Pour expliquer ce retard, les Sages évoquent "des obstacles techniques" tels que "l'inadaptation du site au stockage de l'ensemble des déchets", "des facteurs politiques, notamment la pression limitée des ministères de tutelle et des producteurs de déchets, et des contraintes financières dues à l'absence de financements dédiés".
Or la Cour des comptes met en garde : "l'absence de perspective de stockage" fait courir le risque de perdre "à terme la disponibilité du site" de Soulaines auquel s'ajoute "des menaces pour la sécurité nucléaire", en retardant le démantèlement programmé d'installations nucléaires. "Il est donc temps d'identifier des solutions de gestion et des sites adaptés au stockage" de l'ensemble des catégories de ces déchets, conclut la Cour en appelant à créer "dès 2025" un ou plusieurs fonds alimentés par les producteurs de déchets pour financer les études nécessaires. "L'Andra partage pleinement l'analyse de la Cour sur la nécessité d'avancer efficacement" et "réaffirme que les travaux sur les déchets FAVL restent une priorité de son action", a réagi l'établissement public dans un communiqué.

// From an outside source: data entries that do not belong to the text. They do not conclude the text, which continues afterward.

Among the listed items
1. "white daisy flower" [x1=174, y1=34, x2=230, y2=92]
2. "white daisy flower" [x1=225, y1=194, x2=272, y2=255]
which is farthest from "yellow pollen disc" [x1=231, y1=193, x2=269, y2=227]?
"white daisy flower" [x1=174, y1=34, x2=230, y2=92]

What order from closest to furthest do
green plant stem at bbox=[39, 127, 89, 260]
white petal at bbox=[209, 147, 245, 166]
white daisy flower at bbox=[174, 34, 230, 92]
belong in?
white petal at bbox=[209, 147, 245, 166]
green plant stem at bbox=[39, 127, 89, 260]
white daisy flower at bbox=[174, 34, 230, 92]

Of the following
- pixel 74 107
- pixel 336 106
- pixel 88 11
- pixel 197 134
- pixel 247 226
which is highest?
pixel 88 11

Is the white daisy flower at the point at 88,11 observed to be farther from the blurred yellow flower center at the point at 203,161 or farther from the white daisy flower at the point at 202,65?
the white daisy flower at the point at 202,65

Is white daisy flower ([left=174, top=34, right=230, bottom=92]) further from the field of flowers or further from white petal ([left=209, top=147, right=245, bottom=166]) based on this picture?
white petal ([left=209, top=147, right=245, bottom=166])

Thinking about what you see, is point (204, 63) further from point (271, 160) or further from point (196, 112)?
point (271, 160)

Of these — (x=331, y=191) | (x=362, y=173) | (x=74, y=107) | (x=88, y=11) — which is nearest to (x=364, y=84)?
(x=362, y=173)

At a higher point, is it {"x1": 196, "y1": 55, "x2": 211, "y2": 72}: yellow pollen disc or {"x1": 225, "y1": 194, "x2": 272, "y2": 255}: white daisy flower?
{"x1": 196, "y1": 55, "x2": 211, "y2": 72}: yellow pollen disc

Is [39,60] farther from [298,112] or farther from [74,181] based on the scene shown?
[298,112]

Cigéo : le rôle crucial de la fiscalité locale
Autre projet de stockage de l'Andra qui concentre l'attention, celui de Cigéo accuse, lui, "plus de 20 ans de retard" sur le calendrier de mise en service prévu initialement en 2025. Contesté par des écologistes et des associations locales, il va devoir répondre à des défis majeurs comme des "risques accrus de blocage" liés aux expropriations et aux premiers aménagements, souligne la Cour. Elle relève également "un point de crispation majeur" lié à la fiscalité locale – taxe dite "d’accompagnement" et taxe de stockage -, dont les retombées constituent "l'un des fondements du soutien des élus locaux au projet". Or le montant de la future taxe de stockage reste à déterminer par décret. Il faut donc "définir, sans plus attendre", la fiscalité future de Cigéo, et ce, avant l'enquête publique en 2026, indique la Cour dans son rapport.